Kuwait's opposition has vowed to escalate protests after three former MPs were jailed for three years for insulting the emir.
The case was the latest related to opposition activities since last summer, when an opposition-heavy parliament was disbanded on a legal technicality.
Fresh elections in December were boycotted by the opposition in protest against changes made to electoral law by emiri decree while parliament was out of session.
The former politicians Falah Al Sawwagh, Khaled Al Tahus and Bader Al Dahum were convicted this week of undermining the status of the emir, Sheikh Sabah Al Ahmad Al Sabah, at a political rally in October. Lawyers said they planned to appeal the verdict. By late yesterday, police had not taken the three men into custody.
In response to the verdict, which opposition leaders described as a political decision, thousands of demonstrators marched in protest on Tuesday.
"They want to terrorise us ... we will not surrender and will not be scared," Musallam Al Barrak, the opposition leader and a former MP, told supporters after they marched to the house of one of the convicted men.

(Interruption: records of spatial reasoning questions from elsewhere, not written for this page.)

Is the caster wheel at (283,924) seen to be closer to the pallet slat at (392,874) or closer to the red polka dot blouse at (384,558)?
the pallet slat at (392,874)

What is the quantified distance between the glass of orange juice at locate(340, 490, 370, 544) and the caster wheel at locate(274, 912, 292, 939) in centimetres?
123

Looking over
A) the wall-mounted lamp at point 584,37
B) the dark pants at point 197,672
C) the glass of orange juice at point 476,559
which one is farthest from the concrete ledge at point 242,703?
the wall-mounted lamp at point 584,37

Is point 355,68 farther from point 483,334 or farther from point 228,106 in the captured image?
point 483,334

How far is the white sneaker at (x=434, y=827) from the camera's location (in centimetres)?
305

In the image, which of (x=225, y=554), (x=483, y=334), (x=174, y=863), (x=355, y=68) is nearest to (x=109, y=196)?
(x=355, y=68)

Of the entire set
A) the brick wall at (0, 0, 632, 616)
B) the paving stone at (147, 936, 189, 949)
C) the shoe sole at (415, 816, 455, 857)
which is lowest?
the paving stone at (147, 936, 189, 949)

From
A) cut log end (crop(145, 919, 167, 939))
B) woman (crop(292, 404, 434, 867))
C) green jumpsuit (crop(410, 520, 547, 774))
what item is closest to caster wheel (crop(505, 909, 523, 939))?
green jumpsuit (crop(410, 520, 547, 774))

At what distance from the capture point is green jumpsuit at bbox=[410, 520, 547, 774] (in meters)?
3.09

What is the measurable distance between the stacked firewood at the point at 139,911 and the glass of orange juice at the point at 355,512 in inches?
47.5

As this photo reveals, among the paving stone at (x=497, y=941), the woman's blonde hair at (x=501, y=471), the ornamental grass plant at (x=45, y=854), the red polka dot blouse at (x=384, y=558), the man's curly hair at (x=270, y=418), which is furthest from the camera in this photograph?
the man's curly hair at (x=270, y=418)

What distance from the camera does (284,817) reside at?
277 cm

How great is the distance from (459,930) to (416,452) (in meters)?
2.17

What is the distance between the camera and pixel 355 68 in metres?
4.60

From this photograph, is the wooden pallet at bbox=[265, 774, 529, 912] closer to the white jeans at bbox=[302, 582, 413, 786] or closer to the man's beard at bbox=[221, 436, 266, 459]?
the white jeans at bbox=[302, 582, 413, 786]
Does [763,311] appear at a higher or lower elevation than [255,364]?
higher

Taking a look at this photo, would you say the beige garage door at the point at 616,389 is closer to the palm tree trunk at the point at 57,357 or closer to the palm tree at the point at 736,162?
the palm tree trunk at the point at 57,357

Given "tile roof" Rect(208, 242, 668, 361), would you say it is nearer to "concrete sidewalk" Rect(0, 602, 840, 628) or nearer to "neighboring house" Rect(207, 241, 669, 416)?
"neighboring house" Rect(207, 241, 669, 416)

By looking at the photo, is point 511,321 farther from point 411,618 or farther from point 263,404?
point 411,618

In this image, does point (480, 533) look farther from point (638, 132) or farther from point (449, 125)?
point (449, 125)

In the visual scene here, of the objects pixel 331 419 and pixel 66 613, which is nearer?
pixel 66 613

Mr Al Barrak, who is also on trial for insulting the Emir, called on the country's major trade unions and youth movements to meet again last night to revitalise a coalition of forces opposing the government. More demonstrations were expected after the meeting.
"We are a country led by the rule of law and our constitution holds our emir to be inviolable," said the information ministry. "If our citizens wish to amend the constitution there is a straightforward legal way to do this, but we will not selectively enforce our laws."

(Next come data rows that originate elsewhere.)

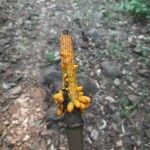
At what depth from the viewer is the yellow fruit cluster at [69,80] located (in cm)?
192

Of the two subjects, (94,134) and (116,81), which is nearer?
(94,134)

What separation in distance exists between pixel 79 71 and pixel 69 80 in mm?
2836

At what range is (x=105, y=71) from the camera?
4805 millimetres

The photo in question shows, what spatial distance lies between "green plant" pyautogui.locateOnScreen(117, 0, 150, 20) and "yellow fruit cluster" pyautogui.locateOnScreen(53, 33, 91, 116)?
4030 millimetres

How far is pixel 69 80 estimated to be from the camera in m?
1.95

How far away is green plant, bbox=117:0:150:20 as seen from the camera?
5828mm

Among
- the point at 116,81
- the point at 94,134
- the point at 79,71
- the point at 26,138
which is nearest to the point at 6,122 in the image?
the point at 26,138

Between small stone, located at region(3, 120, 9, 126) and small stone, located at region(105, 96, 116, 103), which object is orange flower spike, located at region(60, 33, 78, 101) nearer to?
small stone, located at region(3, 120, 9, 126)

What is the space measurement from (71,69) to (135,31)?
155 inches

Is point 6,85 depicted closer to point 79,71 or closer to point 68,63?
point 79,71

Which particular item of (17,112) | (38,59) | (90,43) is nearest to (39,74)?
(38,59)

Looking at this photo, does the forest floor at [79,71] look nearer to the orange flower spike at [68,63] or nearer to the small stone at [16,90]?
the small stone at [16,90]

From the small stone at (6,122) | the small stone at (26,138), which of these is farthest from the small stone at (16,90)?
the small stone at (26,138)

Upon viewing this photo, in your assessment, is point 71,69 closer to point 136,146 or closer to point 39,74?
point 136,146
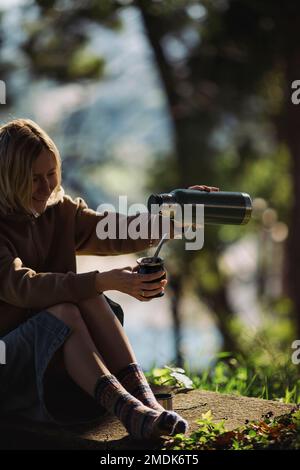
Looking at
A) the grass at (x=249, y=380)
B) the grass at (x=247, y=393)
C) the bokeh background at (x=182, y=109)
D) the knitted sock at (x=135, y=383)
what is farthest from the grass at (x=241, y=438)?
the bokeh background at (x=182, y=109)

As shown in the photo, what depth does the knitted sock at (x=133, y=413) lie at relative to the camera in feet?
7.92

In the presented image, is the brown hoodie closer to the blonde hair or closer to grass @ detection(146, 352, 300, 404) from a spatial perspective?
the blonde hair

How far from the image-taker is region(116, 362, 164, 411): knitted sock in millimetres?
2627

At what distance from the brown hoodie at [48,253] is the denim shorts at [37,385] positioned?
0.28 feet

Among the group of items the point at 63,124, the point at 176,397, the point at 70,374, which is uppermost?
the point at 63,124

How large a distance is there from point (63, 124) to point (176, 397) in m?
4.83

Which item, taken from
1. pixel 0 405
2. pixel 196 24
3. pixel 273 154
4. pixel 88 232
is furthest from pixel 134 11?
pixel 0 405

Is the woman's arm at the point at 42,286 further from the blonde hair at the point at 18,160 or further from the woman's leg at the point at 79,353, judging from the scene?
the blonde hair at the point at 18,160

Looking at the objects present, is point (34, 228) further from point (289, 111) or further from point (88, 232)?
point (289, 111)

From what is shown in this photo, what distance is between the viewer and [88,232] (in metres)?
3.05

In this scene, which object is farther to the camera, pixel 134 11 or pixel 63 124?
pixel 63 124

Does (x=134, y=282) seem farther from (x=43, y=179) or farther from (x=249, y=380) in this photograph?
(x=249, y=380)

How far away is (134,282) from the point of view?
99.5 inches

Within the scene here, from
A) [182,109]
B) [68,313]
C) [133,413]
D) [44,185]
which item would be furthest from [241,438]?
[182,109]
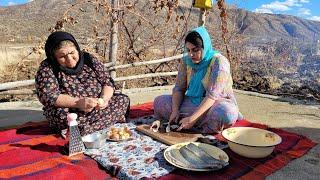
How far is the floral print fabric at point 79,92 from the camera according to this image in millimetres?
3027

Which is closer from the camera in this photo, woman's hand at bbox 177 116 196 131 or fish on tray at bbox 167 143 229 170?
fish on tray at bbox 167 143 229 170

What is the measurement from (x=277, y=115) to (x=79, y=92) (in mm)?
2611

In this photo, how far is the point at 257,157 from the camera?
107 inches

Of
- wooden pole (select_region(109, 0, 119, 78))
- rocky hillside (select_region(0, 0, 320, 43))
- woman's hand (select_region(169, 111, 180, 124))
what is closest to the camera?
woman's hand (select_region(169, 111, 180, 124))

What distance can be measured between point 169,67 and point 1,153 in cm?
507

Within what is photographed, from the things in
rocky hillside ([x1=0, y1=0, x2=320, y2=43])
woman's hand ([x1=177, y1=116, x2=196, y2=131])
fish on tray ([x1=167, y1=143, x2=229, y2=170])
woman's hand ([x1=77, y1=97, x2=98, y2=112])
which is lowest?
fish on tray ([x1=167, y1=143, x2=229, y2=170])

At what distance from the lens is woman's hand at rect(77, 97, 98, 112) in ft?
9.66

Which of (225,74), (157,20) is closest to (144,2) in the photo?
(157,20)

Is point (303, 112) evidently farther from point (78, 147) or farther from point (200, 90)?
point (78, 147)

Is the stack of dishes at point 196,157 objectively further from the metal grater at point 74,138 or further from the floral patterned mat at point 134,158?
the metal grater at point 74,138

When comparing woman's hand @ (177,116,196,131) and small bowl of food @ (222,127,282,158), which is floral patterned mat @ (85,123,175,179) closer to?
woman's hand @ (177,116,196,131)

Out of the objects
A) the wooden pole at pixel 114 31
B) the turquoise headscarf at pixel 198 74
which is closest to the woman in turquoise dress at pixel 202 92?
the turquoise headscarf at pixel 198 74

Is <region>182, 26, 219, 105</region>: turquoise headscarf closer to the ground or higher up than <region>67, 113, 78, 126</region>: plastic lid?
higher up

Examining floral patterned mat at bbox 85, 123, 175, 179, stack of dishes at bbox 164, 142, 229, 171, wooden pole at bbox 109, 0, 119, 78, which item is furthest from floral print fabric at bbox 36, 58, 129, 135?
wooden pole at bbox 109, 0, 119, 78
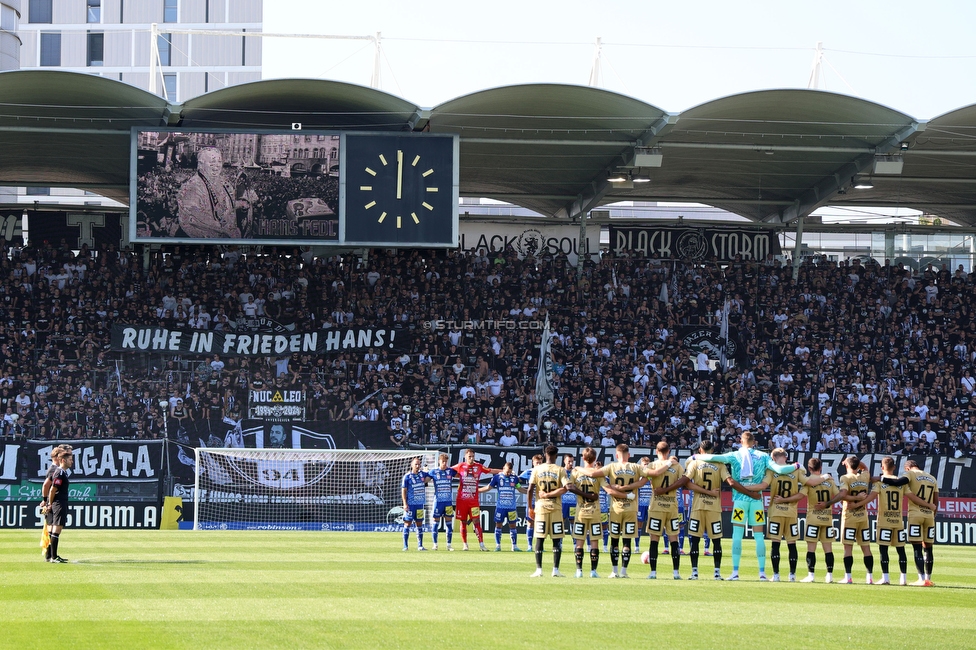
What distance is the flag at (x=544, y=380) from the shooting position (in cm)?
3469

One youth activist estimated that as many as 500 opposition supporters from various groups in the coalition were facing court cases for charges including defamation, spreading false information, and undermining state security.

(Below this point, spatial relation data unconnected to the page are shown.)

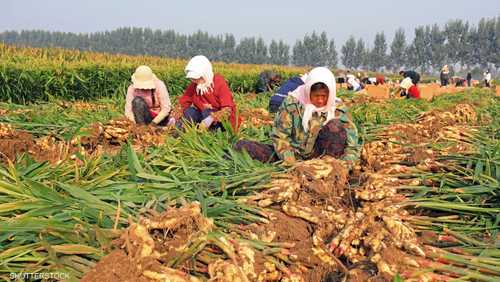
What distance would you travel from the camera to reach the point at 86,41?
339ft

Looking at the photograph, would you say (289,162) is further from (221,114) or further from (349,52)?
(349,52)

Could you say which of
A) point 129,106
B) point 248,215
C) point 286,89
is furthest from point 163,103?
point 248,215

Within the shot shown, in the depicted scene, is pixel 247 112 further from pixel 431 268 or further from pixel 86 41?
pixel 86 41

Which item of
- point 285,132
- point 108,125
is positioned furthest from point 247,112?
point 285,132

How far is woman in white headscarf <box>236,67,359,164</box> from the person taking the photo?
125 inches

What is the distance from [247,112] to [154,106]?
4.88 feet

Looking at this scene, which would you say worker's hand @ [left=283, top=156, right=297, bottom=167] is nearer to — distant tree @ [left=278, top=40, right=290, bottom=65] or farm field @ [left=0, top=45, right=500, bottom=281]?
farm field @ [left=0, top=45, right=500, bottom=281]

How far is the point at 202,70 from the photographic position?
4570 millimetres

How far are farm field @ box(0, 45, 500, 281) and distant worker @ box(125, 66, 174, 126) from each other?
Answer: 1.44 metres

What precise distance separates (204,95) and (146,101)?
2.45ft

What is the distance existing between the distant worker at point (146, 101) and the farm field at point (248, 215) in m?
1.44

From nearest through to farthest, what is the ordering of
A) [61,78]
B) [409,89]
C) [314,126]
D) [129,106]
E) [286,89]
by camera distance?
1. [314,126]
2. [129,106]
3. [286,89]
4. [409,89]
5. [61,78]

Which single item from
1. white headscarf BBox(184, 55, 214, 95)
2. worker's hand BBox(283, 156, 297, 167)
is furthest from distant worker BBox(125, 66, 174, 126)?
worker's hand BBox(283, 156, 297, 167)

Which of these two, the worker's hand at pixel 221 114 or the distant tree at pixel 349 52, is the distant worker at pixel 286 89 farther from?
the distant tree at pixel 349 52
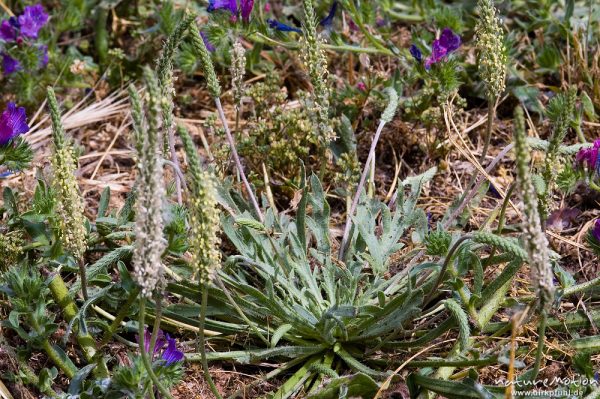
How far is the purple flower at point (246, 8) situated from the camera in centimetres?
351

This month a young activist, Mohammad Eid Al Ajmi, was jailed for five years for defaming the ruler. Two other youths, Ayyad Al Harbi and Rashed Al Enezi, were each sentenced to two years for anti-government comments on Twitter.
Kuwait's opposition coalition wants political reforms such as the legalisation of political parties and an elected prime minister.
But the recent flood of cases has left many prominent members of the oppositio distracted by the need to organise legal defences for themselves or colleagues.
Protests calling for democratic reforms and fresh elections that attracted tens of thousands in December appeared to have fizzled out and some analysts had predicted an end to the unrest.
But the latest convictions appeared to have regalvanised the shaky opposition coalition.
"This gives more reason for the opposition to keep focusing on the fundamental issue," said Shafeeq Ghabra, the former head of the American University in Kuwait. "The fundamental issue is the lack of reform, lack of political change, lack of ability to deal with the kind of demands that the Kuwaiti people are looking for."
Activists put the issue in even more stark language.
"The people want [the emir] to fix it," said a youth activist. "If you don't fix it your way, we will call for the fall of the regime."